╭─ Data records
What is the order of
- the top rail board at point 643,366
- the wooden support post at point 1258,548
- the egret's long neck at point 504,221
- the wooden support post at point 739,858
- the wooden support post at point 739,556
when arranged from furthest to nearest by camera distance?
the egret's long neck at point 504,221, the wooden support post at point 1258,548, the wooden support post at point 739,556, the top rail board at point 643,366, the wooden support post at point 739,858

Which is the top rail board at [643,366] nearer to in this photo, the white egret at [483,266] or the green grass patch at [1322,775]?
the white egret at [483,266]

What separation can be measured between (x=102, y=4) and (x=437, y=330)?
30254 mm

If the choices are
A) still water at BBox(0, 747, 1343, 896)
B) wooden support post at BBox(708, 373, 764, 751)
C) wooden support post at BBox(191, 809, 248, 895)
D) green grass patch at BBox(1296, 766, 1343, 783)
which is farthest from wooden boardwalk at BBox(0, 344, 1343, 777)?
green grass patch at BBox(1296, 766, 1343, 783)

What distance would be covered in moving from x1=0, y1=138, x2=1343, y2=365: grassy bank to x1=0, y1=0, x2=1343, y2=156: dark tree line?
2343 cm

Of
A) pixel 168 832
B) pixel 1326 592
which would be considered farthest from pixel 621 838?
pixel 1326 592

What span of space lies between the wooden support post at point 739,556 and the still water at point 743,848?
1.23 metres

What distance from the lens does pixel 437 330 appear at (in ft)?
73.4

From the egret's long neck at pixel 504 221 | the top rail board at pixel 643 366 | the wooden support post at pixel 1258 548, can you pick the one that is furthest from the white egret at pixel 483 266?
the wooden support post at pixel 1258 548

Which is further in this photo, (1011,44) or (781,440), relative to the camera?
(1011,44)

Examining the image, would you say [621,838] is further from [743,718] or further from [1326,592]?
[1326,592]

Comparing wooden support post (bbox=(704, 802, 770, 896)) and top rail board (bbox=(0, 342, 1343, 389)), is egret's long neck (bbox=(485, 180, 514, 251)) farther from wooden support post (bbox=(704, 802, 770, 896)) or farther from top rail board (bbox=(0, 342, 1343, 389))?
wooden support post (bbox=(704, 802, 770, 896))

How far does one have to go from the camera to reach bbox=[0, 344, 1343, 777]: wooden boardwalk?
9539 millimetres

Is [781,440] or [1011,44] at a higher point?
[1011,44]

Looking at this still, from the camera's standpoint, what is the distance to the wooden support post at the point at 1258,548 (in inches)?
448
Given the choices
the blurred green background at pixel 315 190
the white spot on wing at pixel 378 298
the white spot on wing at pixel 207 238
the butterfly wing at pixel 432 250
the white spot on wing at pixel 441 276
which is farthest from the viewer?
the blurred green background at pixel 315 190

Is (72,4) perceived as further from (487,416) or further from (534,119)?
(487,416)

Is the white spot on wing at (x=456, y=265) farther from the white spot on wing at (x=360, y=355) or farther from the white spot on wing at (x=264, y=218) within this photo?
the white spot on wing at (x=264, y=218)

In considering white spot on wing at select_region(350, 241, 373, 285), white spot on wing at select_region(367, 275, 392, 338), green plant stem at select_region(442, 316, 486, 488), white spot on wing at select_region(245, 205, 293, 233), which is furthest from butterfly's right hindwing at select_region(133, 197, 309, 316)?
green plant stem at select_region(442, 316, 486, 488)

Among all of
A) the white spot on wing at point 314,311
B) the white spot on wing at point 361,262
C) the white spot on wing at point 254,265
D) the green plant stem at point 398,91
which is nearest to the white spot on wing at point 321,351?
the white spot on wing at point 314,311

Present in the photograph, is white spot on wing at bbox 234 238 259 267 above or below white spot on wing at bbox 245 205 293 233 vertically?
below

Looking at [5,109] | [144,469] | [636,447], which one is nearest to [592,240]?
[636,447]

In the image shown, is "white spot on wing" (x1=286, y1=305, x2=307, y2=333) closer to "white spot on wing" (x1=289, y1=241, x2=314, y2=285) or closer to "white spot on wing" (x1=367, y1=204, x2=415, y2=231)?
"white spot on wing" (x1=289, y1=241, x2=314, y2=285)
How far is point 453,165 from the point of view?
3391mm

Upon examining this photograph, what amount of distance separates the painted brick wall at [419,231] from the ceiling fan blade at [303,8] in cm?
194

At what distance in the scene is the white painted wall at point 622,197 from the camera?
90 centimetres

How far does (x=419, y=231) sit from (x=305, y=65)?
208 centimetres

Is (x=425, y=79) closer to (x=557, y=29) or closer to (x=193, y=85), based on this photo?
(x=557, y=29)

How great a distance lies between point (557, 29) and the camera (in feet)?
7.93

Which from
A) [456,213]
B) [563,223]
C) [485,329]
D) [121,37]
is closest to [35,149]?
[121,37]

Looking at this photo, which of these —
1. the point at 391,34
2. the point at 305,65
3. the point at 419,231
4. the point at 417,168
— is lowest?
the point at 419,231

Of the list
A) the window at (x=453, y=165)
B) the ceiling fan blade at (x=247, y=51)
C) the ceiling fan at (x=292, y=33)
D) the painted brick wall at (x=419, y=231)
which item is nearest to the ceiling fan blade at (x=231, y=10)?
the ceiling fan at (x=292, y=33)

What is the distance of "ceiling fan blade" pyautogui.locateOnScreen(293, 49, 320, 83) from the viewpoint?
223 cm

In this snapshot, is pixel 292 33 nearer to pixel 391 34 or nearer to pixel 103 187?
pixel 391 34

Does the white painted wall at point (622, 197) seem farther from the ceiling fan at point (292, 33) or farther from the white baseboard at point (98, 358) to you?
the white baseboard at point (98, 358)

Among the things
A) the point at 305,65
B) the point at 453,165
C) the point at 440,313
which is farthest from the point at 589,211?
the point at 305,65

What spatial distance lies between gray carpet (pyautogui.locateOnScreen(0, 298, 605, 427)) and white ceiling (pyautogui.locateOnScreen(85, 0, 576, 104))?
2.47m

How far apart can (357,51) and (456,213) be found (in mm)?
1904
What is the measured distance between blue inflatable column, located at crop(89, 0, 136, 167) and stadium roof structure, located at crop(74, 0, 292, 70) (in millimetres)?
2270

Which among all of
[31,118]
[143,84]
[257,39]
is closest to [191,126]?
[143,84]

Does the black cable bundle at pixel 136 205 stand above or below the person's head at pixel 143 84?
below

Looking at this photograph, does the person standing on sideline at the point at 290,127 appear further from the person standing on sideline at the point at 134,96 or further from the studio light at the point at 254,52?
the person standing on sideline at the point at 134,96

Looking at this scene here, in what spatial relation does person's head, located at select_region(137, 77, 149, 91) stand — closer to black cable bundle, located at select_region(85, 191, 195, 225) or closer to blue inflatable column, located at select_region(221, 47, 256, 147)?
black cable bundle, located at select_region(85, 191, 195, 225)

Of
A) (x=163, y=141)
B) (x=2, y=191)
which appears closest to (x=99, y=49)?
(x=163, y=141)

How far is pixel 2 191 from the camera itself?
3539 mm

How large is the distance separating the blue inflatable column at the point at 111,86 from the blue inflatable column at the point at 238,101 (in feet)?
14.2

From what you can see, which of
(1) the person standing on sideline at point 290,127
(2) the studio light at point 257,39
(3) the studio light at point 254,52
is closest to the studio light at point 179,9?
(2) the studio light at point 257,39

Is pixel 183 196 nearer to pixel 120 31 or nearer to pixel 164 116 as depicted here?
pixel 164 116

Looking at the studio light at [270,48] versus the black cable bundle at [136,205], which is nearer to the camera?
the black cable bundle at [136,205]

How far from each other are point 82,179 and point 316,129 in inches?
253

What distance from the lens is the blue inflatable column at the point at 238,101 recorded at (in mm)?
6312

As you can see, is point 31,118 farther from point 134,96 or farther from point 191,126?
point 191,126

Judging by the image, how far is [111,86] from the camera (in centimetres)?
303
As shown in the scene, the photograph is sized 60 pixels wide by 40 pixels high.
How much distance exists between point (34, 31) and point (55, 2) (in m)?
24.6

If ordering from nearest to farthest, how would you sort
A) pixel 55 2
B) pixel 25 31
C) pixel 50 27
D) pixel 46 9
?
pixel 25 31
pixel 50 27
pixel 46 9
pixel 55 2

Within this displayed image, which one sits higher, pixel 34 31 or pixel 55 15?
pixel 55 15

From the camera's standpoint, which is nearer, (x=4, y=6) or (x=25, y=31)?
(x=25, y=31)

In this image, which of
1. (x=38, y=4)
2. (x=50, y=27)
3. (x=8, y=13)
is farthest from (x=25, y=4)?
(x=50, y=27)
╰─
- **Written request**:
Please copy word for word the lines of the entries from the one containing "In this image, which of" through the end of the entries.

- **Exercise response**:
In this image, which of
1. (x=38, y=4)
2. (x=50, y=27)
3. (x=8, y=13)
is farthest from (x=25, y=4)?
(x=50, y=27)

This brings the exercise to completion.